Największym jego sukcesem jest jednak pokonanie w lutym Aneesa Taja, gwiazdy brytyjskiego boksu. Ostatni pojedynek Valentin stoczył w kwietniu, kiedy w słowackim kompleksie basenowym Tatralandia pokonał przez nokaut w pierwszej rundzie Czecha Jakuba Milotę.
– To przeciwnik, który w rankingach jest notowany znacznie wyżej niż ja. W swoim rekordzie nie ma jeszcze porażek, co świadczy o jego klasie. W mojej ocenie to zawodnik z bardzo wysokiej półki – przekonuje Michał Soczyński. – Słowak nie ma jeszcze za dużo walk na koncie, ale te pojedynki, które obejrzałem każą widzieć w nim groźnego przeciwnika. Największym zagrożeniem jest jego solidna prawa ręka – charakteryzuje Słowaka Władysław Maciejewski, trener Starej Szkoły Boksu Lublin.

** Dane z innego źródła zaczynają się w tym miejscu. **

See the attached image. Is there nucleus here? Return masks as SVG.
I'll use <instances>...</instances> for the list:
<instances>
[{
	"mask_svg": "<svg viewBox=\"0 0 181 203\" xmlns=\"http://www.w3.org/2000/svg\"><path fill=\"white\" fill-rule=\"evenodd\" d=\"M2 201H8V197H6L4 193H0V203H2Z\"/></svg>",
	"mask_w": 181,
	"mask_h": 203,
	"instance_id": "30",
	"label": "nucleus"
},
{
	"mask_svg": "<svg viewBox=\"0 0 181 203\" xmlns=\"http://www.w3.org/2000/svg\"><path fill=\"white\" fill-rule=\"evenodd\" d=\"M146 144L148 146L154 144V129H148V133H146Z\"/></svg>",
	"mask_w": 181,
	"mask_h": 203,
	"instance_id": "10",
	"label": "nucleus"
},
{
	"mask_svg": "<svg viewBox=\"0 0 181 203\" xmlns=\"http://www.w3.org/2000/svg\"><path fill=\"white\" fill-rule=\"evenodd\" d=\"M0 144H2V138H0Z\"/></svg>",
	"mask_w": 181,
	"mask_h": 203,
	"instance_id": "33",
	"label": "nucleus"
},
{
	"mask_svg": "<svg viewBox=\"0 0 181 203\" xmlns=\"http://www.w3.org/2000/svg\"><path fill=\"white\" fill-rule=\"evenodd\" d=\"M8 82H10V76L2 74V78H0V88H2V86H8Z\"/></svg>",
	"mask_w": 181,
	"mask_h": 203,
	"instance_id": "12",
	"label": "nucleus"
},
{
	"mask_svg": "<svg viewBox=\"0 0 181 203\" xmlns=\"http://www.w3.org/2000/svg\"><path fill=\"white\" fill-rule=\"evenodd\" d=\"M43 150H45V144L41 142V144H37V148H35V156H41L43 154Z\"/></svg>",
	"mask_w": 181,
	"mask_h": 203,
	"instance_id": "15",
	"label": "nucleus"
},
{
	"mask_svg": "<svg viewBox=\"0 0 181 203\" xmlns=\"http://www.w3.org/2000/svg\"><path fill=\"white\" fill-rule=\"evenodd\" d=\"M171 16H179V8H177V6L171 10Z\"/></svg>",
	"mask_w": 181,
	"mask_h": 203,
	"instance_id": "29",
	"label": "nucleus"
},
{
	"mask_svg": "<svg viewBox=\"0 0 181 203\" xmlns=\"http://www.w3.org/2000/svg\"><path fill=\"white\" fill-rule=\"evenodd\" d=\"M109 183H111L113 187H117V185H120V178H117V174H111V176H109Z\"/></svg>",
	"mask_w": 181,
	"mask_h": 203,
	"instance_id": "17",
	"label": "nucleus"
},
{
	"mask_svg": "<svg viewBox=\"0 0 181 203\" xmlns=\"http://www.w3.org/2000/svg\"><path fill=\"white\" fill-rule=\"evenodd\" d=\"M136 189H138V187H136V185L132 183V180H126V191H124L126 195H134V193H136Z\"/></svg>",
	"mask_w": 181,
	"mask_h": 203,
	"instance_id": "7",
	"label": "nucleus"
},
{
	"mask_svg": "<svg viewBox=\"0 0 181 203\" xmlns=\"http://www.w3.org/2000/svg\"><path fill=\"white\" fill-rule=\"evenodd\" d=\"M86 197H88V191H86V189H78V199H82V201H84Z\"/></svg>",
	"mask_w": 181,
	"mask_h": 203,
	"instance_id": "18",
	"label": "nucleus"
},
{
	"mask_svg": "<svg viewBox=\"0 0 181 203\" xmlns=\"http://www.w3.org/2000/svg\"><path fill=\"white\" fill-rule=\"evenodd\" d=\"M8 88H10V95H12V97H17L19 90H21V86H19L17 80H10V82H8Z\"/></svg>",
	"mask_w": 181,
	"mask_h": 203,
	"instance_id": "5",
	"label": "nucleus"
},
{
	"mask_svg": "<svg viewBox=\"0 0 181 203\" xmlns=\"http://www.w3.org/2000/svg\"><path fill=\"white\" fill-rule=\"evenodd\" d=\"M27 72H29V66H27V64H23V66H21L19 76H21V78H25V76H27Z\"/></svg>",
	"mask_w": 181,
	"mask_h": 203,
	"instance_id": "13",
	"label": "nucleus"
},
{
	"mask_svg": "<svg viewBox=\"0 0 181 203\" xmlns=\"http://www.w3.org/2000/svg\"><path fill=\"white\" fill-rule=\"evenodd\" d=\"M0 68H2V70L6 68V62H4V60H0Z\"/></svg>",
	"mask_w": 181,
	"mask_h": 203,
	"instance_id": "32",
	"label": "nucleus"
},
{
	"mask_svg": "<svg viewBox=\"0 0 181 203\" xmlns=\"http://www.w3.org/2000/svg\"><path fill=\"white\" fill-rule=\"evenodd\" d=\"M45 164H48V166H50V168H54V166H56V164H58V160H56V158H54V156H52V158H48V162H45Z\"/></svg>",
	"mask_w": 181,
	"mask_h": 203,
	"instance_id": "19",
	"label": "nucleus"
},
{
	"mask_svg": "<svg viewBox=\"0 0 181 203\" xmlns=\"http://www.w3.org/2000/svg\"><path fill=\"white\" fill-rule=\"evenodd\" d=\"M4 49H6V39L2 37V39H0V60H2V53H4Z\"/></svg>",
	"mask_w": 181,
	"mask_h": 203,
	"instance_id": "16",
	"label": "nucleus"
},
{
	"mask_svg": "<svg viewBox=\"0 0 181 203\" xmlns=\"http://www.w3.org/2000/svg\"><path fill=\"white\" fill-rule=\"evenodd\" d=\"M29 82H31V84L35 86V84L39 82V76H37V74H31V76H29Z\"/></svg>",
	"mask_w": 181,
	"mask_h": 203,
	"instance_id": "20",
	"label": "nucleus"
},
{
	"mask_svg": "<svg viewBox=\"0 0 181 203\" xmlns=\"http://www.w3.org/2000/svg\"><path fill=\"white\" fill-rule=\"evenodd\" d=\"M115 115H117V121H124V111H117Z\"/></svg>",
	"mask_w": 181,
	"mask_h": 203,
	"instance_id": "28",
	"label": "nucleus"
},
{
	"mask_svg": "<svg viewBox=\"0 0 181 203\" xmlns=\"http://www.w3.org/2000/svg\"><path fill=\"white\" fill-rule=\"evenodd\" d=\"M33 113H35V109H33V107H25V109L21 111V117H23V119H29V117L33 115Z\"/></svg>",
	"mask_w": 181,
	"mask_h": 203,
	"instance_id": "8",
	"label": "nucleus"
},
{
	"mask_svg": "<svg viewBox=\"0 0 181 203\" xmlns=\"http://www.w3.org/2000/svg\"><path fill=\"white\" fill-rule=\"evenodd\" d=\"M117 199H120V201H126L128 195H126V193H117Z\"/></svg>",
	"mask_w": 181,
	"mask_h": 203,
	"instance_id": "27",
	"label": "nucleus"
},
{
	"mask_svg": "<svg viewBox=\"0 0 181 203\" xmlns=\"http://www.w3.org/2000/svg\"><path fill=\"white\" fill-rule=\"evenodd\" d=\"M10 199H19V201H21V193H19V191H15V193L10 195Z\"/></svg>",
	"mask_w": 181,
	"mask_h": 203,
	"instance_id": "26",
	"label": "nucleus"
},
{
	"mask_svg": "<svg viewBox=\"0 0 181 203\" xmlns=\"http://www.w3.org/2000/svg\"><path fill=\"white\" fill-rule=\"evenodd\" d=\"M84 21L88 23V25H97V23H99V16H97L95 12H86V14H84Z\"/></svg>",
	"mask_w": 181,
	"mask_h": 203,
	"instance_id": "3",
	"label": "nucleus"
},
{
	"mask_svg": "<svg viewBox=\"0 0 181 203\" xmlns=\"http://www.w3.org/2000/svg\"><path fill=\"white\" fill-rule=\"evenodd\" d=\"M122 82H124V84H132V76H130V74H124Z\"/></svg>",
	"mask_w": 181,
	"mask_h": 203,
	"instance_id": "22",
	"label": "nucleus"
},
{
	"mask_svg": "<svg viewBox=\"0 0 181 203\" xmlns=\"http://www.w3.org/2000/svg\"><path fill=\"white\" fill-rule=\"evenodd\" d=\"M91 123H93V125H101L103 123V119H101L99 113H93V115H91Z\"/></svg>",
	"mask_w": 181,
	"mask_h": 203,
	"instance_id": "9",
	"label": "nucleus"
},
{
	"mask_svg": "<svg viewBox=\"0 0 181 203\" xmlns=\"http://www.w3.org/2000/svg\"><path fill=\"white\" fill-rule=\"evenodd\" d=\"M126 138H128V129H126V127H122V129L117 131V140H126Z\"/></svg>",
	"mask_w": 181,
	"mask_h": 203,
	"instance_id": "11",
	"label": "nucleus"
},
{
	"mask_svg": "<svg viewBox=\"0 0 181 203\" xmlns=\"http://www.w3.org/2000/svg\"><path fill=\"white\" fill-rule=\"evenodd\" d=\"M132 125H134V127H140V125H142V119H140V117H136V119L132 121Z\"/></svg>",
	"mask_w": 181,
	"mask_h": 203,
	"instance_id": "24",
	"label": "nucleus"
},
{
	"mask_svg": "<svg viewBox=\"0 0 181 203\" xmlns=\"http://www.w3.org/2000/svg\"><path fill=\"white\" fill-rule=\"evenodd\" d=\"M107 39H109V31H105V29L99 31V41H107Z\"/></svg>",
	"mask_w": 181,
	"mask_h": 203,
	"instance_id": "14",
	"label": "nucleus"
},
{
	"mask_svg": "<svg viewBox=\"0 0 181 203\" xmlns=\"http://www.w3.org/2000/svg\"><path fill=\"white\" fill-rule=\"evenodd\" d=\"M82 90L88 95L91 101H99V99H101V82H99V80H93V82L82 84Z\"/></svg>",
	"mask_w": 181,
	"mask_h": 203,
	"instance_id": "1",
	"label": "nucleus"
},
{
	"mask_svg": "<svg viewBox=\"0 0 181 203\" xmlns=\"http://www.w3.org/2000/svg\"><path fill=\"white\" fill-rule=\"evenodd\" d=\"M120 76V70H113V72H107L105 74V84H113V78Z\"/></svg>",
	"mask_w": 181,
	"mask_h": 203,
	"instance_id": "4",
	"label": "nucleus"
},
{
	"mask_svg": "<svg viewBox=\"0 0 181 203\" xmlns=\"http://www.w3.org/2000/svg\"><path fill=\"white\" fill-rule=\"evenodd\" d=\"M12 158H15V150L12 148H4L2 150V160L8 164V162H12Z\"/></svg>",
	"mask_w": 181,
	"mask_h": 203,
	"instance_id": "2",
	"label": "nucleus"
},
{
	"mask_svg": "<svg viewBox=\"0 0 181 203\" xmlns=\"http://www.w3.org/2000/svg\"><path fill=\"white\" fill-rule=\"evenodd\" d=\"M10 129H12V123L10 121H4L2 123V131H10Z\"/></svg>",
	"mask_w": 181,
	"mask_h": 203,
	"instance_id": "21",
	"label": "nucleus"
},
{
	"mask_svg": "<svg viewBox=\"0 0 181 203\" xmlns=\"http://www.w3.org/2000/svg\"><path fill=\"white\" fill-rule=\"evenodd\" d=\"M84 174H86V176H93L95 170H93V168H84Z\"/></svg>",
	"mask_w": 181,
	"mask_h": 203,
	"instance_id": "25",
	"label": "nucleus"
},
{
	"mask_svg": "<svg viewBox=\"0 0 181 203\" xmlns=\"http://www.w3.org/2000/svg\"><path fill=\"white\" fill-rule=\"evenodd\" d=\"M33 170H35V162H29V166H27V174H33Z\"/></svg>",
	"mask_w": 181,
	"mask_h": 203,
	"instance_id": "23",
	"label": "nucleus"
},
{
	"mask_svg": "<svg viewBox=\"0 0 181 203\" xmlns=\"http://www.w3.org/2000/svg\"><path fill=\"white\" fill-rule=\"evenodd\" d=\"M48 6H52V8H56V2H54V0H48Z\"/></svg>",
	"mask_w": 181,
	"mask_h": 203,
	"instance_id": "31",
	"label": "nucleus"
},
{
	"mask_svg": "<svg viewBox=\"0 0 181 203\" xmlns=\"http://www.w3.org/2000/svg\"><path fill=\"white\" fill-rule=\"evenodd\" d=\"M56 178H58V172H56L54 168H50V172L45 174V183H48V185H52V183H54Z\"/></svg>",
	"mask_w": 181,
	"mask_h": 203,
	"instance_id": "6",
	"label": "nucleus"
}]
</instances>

Jego podopieczny, Michał Soczyński, to jedno z najgorętszych nazwisk na polskich ringach. Ma za sobą bardzo ciekawą karierę amatorską, którą jednak przerwał w 2020 r. Przeszedł na zawodowstwo i z miejsca stał się jednym z głośniejszych nazwisk w polskim boksie. Co ważne, buduje swoją karierę w mądry sposób, a kolejni rywale, których pokonuje są coraz bardziej renomowani. Popularny „Soczek” zaczął Piotra Rzymiana i Michała Czykiela, których rozbił dość łatwo. Później jednak odniósł dwa zwycięstwa na Wyspach Brytyjskich, kiedy rozbił Matta Sena oraz Aloysa Youmbi. Soczyński ostatni raz w ringu był w marcu, kiedy pokonał na punkty Adama Kolarika. W tej walce nabawił się jednak kontuzji nogi, która wyłączyła go na pewien czas z treningów.
W Radomsku karierę zawodową rozpoczną również dwaj inni pięściarze – Damian Cieślik i Kamil Wieczorek. Ten pierwszy to brązowy medalista mistrzostw Polski. W swoim debiucie zmierzy się z Bartłomiejem Włodarczykiem, który w zawodowych ringach również stawia pierwsze kroki. Do tej pory walczył tylko dwa razy – przegrał z Konradem Kaczmarkiewiczem, a wygrał z Krzysztofem Rytą.
Wieczorek będzie z kolei bił się z Aleksandrem Jasiewiczem. 30-letni górnik jest zdecydowanym faworytem starcia z niedoświadczonym lublinianinem. Jasiewicz w ringu pojawił się już 5 razy i tylko raz przegrał. Miało to miejsce ponad rok temu, kiedy okazał się gorszy od Czecha Lukasa Dekysa.
– Decyzja o rozpoczęciu zawodowej kariery zapadła dosyć niedawno , a przekonał mnie mój kolega Michał Soczyński. Moimi atutami w pierwszej walce będą szybkość, siła, nieustępliwość. Boks trenuję osiem lat z przerwami u trenerów Władysława Maciejewskiego i Karoliny Michalczuk – powiedział portalowi sport.tvp.pl Kamil Wieczorek.
– Stara Szkoła Boksu staje się mekką zawodowego boksu w naszym regionie. Zarówno Cieślik, jak i Wieczorek chcą się rozwijać, dlatego dobrze, że spróbują swoich sił w zawodowstwie. Są na początku swojej drogi i zobaczymy jak dalej potoczą się ich kariery – mówi Władysław Maciejewski.
Walką wieczoru gali Tymex Boxing Night w Radomsku będzie pojedynek Roberta Parzęczewskiego z Tomaszem Gromadzkim. Cała gala będzie transmitowana w TVP Sport. Relacja ruszy już o godz. 20.